Put the stretch of records from the line containing "What is the span" through the end of the records into a two-column CSV with the columns record_text and answer. Give one row per record, with each field quoted and any line breaks replaced by spaces.
------ LISTING
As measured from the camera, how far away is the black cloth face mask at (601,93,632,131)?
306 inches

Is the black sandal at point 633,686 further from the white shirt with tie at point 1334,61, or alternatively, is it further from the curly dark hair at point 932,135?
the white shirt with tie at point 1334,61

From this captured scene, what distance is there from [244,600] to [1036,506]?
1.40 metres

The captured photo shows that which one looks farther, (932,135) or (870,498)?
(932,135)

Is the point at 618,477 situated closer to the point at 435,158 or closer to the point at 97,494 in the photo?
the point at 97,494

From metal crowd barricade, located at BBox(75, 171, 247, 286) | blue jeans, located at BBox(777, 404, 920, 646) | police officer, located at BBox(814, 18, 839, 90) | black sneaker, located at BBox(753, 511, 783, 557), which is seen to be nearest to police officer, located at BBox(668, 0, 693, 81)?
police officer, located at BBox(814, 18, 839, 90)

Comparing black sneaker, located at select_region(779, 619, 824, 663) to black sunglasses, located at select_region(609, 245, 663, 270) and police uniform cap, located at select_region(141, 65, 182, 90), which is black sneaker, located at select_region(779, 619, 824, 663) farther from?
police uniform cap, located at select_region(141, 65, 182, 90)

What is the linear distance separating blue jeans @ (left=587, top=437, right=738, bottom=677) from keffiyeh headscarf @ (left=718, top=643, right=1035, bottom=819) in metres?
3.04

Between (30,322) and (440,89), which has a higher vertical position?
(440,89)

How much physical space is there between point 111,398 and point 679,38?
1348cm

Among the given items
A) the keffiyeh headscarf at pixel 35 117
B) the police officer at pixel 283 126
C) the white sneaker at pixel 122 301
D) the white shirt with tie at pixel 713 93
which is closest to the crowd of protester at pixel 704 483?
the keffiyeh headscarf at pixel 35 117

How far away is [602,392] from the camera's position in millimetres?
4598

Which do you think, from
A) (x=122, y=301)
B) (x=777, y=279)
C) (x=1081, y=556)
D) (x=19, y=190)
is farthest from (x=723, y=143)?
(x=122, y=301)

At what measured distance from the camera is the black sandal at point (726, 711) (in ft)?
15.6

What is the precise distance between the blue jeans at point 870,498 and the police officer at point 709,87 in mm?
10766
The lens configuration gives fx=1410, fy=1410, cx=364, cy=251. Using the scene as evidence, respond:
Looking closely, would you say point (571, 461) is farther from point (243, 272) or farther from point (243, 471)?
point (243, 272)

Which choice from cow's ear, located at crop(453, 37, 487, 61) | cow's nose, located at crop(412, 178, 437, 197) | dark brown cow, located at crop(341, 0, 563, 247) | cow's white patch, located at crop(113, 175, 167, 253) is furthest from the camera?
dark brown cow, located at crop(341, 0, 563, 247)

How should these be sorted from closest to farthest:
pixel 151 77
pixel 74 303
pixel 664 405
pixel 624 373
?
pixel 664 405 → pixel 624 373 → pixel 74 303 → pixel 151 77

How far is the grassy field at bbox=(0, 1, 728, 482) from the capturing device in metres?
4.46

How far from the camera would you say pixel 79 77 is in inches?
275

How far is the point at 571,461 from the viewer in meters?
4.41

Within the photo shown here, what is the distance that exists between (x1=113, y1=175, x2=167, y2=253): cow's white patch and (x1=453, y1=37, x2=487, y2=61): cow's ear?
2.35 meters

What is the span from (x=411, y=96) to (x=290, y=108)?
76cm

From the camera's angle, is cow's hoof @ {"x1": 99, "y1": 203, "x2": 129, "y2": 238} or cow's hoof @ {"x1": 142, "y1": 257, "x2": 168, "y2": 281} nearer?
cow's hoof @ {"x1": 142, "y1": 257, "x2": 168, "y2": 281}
------------
## THE REPLY
record_text,answer
"What is the span from (x=411, y=96) to (x=290, y=108)?","76cm"
"From the camera's angle, is cow's hoof @ {""x1"": 99, ""y1"": 203, ""x2"": 129, ""y2"": 238} or cow's hoof @ {""x1"": 142, ""y1"": 257, ""x2"": 168, ""y2"": 281} nearer?","cow's hoof @ {""x1"": 142, ""y1"": 257, ""x2"": 168, ""y2"": 281}"